**Apply what you read**
**A.** According to the San Diego housing article, how many years has Greg Shannon spent fighting to build two houses in La Jolla?
**B.** From the San Diego housing article, extract the passage from "This item originally" up to and including "of the border.", copying it word for word.

*** Excerpt ***

This item originally appeared in the Voice of San Diego, a nonprofit news outlet that reports on land use, urban planning, and government in San Diego.
Greg Shannon has had a tough time in La Jolla, a suburb north of San Diego.
The developer has spent five years fighting to build two houses there. His project fits within development restrictions on the property, but he still can’t get a permit due to protests from neighbors and hassles from city bureaucracy.
Shannon’s experience isn’t rare in San Diego, and is part of the why the region hasn’t built enough new housing to keep pace with a growing population.
That’s why Shannon and other small San Diego developers have turned their sights to the other side of the border.
“My favorite disruptive theory is, Tijuana as an affordable housing market for San Diego,” Shannon said.

*** Study material ***

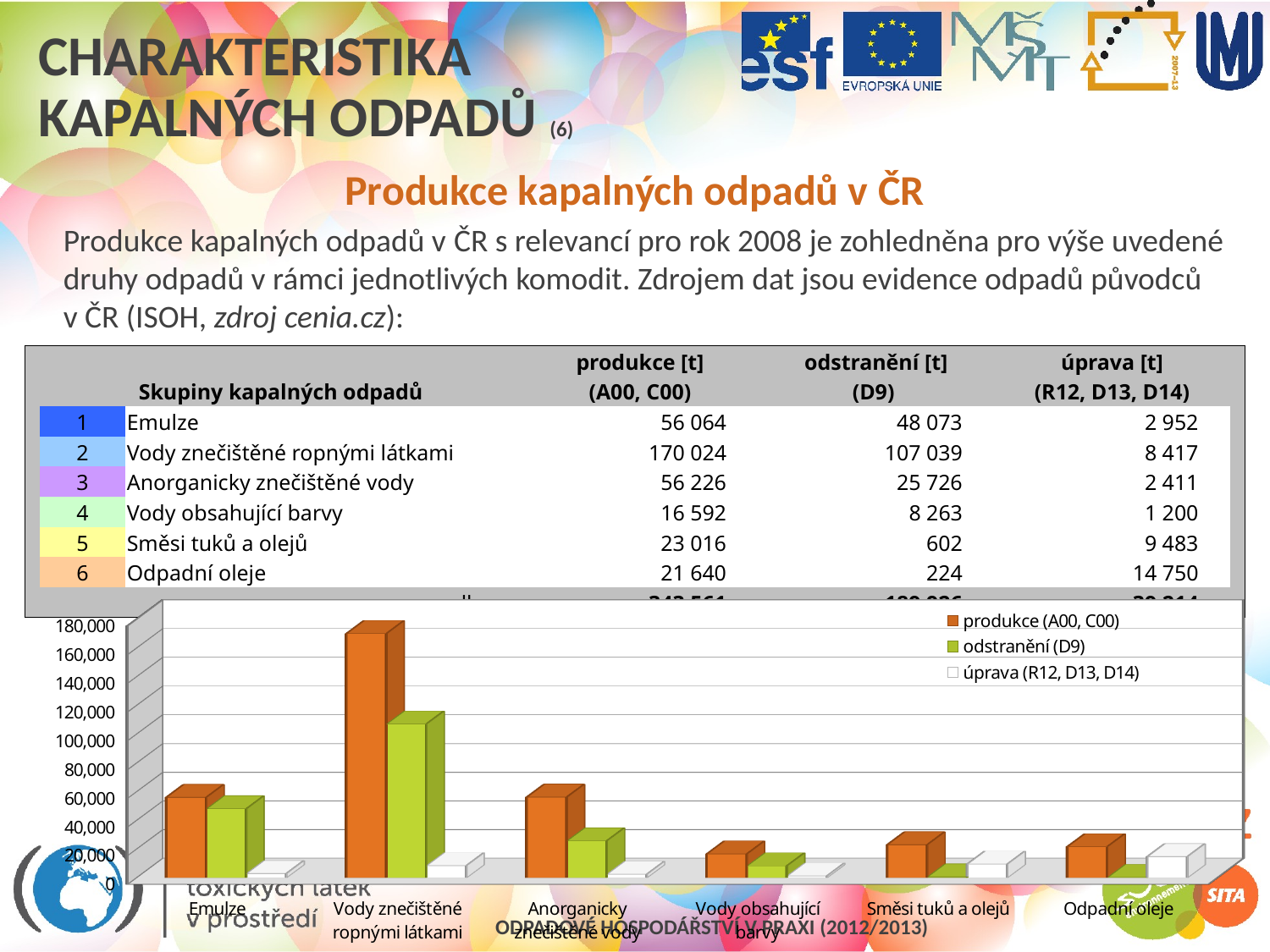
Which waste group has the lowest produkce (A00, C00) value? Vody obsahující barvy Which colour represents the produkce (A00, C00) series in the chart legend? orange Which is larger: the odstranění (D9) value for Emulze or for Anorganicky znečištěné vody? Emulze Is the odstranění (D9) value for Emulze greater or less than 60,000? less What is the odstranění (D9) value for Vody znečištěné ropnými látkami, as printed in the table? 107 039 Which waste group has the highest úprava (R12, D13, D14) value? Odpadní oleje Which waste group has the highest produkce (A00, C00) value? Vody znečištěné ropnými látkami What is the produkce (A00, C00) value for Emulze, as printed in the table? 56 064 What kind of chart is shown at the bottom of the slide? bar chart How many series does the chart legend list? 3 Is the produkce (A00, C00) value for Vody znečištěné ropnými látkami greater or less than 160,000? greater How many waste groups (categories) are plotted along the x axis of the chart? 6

***
*** Study material ***

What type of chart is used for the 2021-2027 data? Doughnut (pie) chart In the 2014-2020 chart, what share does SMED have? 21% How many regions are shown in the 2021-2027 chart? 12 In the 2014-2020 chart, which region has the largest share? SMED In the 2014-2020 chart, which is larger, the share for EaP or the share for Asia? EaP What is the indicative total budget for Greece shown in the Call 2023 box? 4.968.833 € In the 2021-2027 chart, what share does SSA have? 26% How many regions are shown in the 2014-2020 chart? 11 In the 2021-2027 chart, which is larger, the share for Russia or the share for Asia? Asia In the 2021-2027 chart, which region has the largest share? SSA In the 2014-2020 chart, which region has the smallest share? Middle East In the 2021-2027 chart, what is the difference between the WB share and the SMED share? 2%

***
*** Study material ***

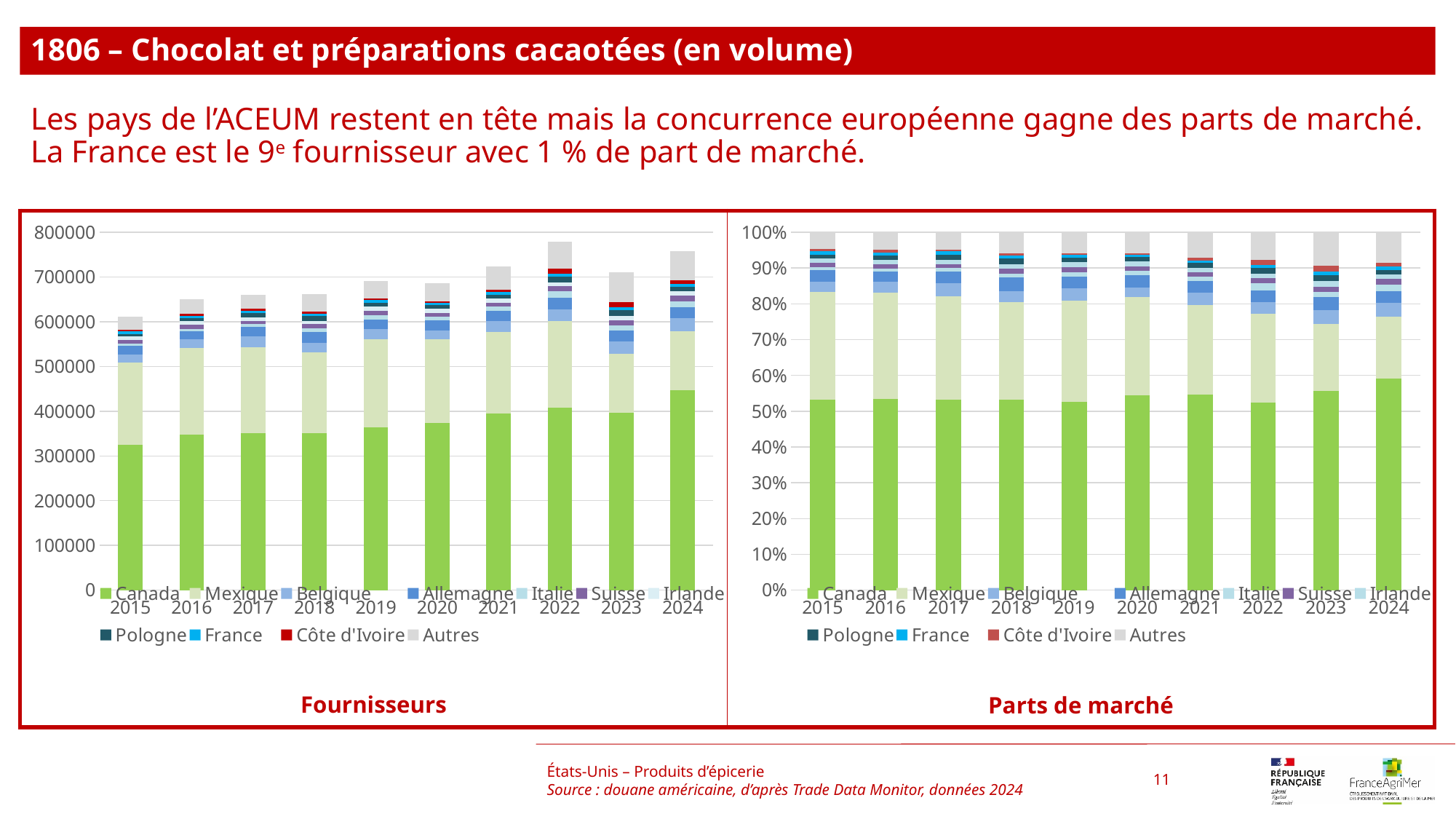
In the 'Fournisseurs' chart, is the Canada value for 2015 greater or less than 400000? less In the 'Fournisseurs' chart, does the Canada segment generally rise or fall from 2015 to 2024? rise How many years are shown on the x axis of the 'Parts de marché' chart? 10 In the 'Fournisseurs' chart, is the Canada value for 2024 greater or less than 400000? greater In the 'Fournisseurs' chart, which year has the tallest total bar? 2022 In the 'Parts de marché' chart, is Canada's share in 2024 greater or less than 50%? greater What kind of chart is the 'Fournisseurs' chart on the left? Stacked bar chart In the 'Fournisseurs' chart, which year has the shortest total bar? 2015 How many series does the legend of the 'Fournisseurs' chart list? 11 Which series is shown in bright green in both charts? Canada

***

**Responses for each task**
**A.** Five years.

**B.**
This item originally appeared in the Voice of San Diego, a nonprofit news outlet that reports on land use, urban planning, and government in San Diego.
Greg Shannon has had a tough time in La Jolla, a suburb north of San Diego.
The developer has spent five years fighting to build two houses there. His project fits within development restrictions on the property, but he still can’t get a permit due to protests from neighbors and hassles from city bureaucracy.
Shannon’s experience isn’t rare in San Diego, and is part of the why the region hasn’t built enough new housing to keep pace with a growing population.
That’s why Shannon and other small San Diego developers have turned their sights to the other side of the border.